* Problem description: Leave out every picture, and output exactly the lines from the line containing "How far from the camera's" through the last line of the data.

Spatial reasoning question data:
━━━━━━━━━━━━━━━━
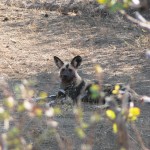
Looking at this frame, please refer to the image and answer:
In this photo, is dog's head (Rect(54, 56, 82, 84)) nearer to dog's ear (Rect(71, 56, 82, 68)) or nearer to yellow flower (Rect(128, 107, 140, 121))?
dog's ear (Rect(71, 56, 82, 68))

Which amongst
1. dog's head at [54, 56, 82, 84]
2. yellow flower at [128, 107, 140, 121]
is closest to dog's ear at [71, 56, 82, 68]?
dog's head at [54, 56, 82, 84]

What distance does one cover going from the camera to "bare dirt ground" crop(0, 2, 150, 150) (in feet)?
26.1

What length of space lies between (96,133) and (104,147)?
1.14ft

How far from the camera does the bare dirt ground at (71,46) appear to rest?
7.95 metres

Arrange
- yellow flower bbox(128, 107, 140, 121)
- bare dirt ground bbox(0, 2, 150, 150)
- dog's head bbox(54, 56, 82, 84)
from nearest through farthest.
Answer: yellow flower bbox(128, 107, 140, 121), dog's head bbox(54, 56, 82, 84), bare dirt ground bbox(0, 2, 150, 150)

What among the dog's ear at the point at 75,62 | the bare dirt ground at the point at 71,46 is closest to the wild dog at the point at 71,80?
the dog's ear at the point at 75,62

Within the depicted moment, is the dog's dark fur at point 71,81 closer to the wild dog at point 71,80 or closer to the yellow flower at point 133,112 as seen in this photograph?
the wild dog at point 71,80

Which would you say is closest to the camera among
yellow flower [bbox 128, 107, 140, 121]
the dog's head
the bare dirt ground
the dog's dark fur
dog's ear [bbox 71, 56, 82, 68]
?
yellow flower [bbox 128, 107, 140, 121]

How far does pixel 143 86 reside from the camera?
7.52m

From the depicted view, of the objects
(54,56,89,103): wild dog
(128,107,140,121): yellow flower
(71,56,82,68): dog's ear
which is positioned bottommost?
(54,56,89,103): wild dog

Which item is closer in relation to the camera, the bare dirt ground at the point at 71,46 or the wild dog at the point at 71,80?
the wild dog at the point at 71,80

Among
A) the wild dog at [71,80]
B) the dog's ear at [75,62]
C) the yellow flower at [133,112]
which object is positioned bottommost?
the wild dog at [71,80]

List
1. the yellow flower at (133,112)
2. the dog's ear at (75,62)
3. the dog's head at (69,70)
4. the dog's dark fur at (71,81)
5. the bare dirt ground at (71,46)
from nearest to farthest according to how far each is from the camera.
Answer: the yellow flower at (133,112) → the dog's dark fur at (71,81) → the dog's head at (69,70) → the dog's ear at (75,62) → the bare dirt ground at (71,46)

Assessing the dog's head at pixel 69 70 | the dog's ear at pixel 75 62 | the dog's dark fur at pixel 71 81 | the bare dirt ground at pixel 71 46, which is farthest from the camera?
the bare dirt ground at pixel 71 46
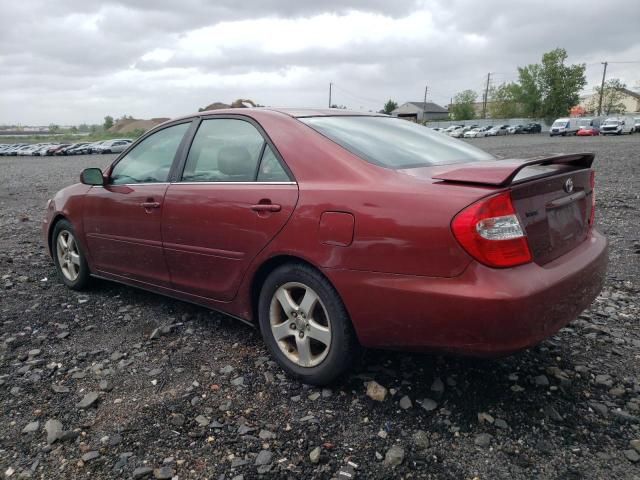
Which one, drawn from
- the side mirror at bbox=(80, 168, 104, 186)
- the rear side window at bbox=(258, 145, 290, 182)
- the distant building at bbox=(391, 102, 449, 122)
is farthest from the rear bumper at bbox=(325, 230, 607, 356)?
the distant building at bbox=(391, 102, 449, 122)

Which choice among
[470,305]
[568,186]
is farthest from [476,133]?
[470,305]

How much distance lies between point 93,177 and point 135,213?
2.18 ft

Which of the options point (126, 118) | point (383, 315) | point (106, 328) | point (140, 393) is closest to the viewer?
point (383, 315)

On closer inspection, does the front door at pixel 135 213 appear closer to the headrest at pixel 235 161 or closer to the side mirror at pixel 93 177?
the side mirror at pixel 93 177

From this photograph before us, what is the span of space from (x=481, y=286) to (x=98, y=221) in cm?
317

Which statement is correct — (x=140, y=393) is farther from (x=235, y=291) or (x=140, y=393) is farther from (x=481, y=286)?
(x=481, y=286)

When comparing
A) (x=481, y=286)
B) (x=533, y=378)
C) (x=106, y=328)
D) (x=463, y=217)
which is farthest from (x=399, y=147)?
(x=106, y=328)

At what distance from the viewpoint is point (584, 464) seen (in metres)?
2.24

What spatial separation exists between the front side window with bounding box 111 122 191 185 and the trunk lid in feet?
6.80

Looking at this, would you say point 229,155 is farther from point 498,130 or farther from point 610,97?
point 610,97

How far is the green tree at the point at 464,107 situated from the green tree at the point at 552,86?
1560cm

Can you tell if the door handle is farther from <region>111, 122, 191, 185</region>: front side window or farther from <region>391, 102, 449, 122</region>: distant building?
<region>391, 102, 449, 122</region>: distant building

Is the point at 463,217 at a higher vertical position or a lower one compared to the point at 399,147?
lower

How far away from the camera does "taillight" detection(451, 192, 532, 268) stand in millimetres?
2240
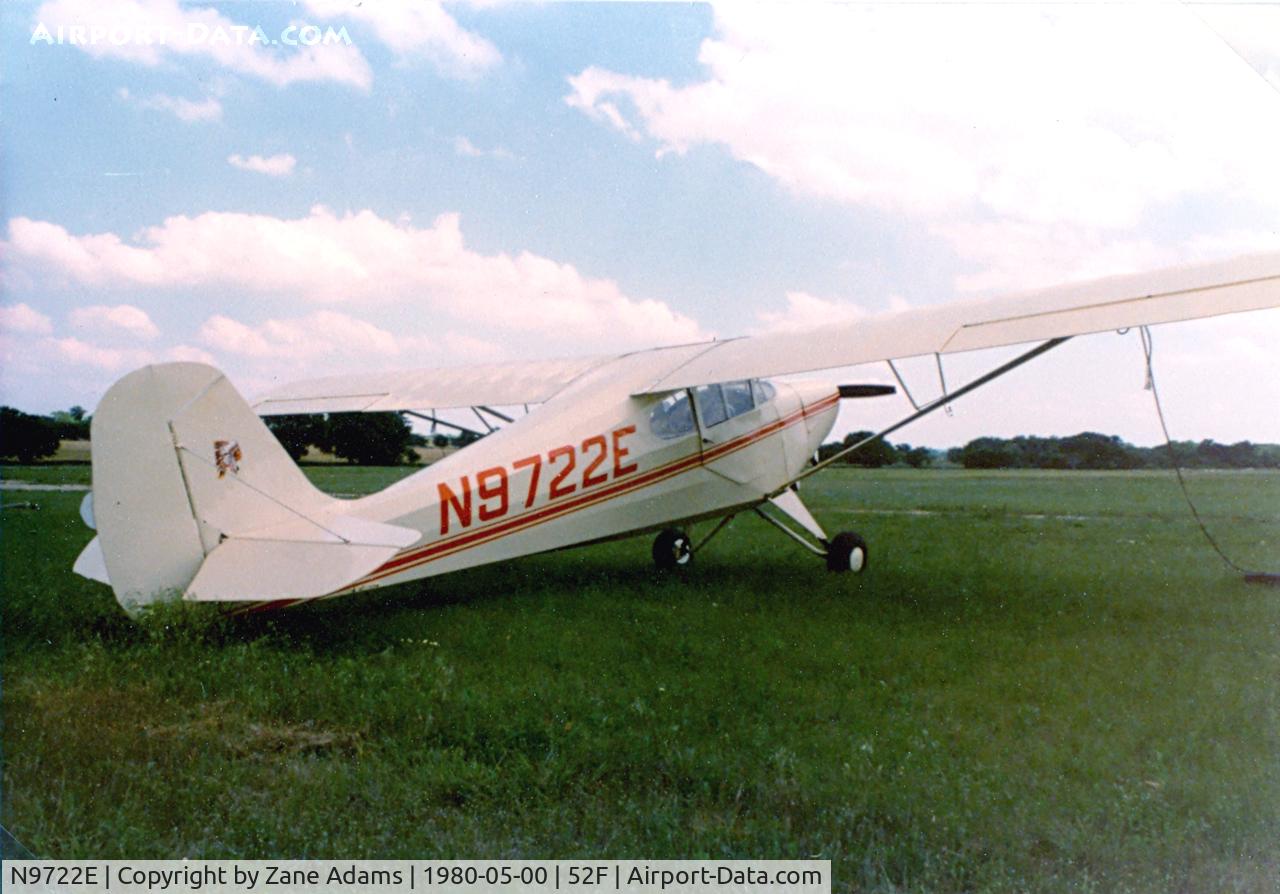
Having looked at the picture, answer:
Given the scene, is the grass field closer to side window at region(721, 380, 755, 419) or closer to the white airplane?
the white airplane

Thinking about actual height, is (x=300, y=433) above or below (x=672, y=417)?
above

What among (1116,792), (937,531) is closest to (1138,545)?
(937,531)

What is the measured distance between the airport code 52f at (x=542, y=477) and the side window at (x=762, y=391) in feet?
5.26

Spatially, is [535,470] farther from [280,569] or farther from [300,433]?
[300,433]

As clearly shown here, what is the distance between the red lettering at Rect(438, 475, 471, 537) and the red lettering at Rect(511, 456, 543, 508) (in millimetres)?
420

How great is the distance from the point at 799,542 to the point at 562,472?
2904 millimetres

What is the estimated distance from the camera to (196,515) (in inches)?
180

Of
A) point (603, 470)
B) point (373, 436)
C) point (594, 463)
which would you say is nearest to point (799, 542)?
point (603, 470)

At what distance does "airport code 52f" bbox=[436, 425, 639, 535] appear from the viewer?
581 cm

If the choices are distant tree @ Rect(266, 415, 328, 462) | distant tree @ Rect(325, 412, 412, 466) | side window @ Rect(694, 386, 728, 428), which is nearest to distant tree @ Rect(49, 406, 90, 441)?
side window @ Rect(694, 386, 728, 428)

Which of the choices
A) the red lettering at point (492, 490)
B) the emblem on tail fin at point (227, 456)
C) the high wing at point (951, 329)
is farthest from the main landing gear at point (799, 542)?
the emblem on tail fin at point (227, 456)

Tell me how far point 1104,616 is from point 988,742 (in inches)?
118
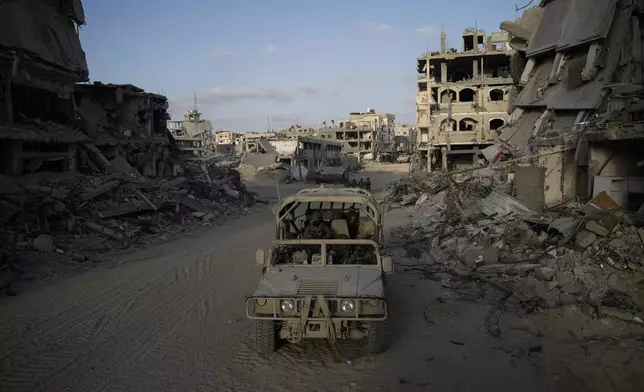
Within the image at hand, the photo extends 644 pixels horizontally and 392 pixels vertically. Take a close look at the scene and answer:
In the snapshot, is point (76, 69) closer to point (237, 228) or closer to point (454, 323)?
point (237, 228)

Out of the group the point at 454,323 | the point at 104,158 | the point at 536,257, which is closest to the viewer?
the point at 454,323

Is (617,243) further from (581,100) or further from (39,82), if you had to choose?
(39,82)

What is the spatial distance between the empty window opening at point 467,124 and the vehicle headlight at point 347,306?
40128 millimetres

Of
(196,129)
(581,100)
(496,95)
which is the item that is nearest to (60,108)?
(581,100)

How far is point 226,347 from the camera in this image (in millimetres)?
6855

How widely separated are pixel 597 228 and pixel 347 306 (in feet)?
20.8

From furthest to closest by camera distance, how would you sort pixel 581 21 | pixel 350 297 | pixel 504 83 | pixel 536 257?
pixel 504 83 < pixel 581 21 < pixel 536 257 < pixel 350 297

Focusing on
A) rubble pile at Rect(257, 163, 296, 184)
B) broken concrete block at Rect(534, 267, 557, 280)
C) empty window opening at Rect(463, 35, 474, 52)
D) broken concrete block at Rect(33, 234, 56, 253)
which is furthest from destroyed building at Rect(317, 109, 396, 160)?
broken concrete block at Rect(534, 267, 557, 280)

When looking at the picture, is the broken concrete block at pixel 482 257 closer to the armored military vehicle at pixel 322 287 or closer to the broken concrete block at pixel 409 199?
the armored military vehicle at pixel 322 287

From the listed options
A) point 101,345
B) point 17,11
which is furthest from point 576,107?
point 17,11

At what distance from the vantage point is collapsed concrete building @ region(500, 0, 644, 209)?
37.2 feet

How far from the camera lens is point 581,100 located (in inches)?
731

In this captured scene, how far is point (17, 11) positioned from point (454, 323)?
62.6ft

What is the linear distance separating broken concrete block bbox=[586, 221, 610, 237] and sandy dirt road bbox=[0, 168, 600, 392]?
10.7ft
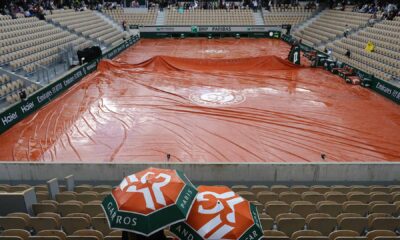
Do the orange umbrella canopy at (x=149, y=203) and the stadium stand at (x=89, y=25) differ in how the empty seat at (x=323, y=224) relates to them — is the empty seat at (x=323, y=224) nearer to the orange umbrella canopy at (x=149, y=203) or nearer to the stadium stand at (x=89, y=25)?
the orange umbrella canopy at (x=149, y=203)

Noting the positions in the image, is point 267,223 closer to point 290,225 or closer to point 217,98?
point 290,225

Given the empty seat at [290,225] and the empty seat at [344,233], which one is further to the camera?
the empty seat at [290,225]

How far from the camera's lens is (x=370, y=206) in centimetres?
675

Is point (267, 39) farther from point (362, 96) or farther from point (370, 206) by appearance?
point (370, 206)

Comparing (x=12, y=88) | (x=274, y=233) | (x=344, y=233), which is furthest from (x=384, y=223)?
(x=12, y=88)

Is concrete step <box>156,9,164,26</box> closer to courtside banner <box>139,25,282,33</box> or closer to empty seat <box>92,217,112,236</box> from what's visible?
courtside banner <box>139,25,282,33</box>

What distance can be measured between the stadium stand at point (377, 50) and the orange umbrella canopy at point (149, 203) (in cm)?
1790

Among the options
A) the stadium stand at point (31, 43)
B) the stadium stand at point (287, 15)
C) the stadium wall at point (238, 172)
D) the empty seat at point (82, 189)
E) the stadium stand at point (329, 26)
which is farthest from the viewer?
the stadium stand at point (287, 15)

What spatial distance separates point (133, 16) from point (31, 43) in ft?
64.0

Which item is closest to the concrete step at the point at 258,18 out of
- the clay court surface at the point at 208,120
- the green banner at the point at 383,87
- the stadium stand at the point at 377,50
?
the stadium stand at the point at 377,50

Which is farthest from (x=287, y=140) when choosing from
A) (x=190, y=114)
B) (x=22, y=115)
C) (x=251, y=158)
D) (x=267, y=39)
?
(x=267, y=39)

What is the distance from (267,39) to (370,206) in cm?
3185

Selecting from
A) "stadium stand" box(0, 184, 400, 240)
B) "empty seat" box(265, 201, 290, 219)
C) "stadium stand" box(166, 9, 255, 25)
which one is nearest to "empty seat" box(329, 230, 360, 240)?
"stadium stand" box(0, 184, 400, 240)

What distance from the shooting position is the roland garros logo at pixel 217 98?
51.6 ft
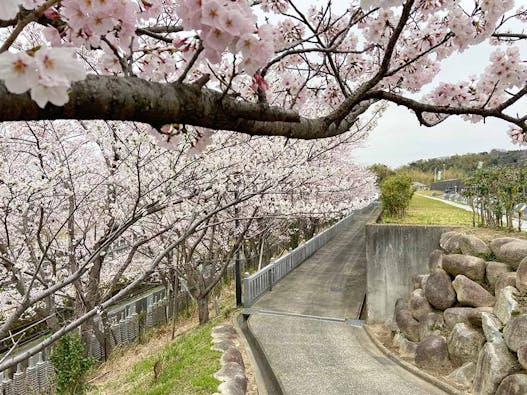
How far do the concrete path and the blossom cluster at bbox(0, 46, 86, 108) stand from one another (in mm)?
5760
━━━━━━━━━━━━━━━━
* Task solution:
How far from the camera's lens is (x=370, y=206) in centimetres?
675

Is point (267, 39) farther from point (362, 96) or farther from point (370, 206) by appearance?
point (370, 206)

Comparing (x=12, y=88) | (x=274, y=233) | (x=344, y=233), which is furthest from (x=384, y=223)?
(x=12, y=88)

Is concrete step <box>156,9,164,26</box> closer to courtside banner <box>139,25,282,33</box> or closer to empty seat <box>92,217,112,236</box> from what's visible?
courtside banner <box>139,25,282,33</box>

What distance can be measured between the stadium stand at point (377, 50) and the orange umbrella canopy at point (149, 203) (in cm)?
1790

Among the options
A) the stadium stand at point (31, 43)
B) the stadium stand at point (287, 15)
C) the stadium wall at point (238, 172)
D) the empty seat at point (82, 189)
E) the stadium stand at point (329, 26)
which is farthest from the viewer?
the stadium stand at point (287, 15)

What spatial distance separates point (133, 16) from point (31, 43) in ft?
64.0

Which item is closest to the concrete step at the point at 258,18 out of
- the clay court surface at the point at 208,120
- the green banner at the point at 383,87
- the stadium stand at the point at 377,50
?
the stadium stand at the point at 377,50

Which is farthest from (x=287, y=140) when choosing from
A) (x=190, y=114)
B) (x=22, y=115)
C) (x=251, y=158)
D) (x=267, y=39)
?
(x=267, y=39)

What is the distance from (267,39) to (370,206) in cm?
3185

Selecting from
A) "stadium stand" box(0, 184, 400, 240)
B) "empty seat" box(265, 201, 290, 219)
C) "stadium stand" box(166, 9, 255, 25)
which one is nearest to "empty seat" box(329, 230, 360, 240)?
"stadium stand" box(0, 184, 400, 240)

What distance from the shooting position is the roland garros logo at pixel 217 98?
51.6 ft
How far do the concrete path and the blossom cluster at bbox(0, 46, 86, 108) stand from one another (in mm)?
5760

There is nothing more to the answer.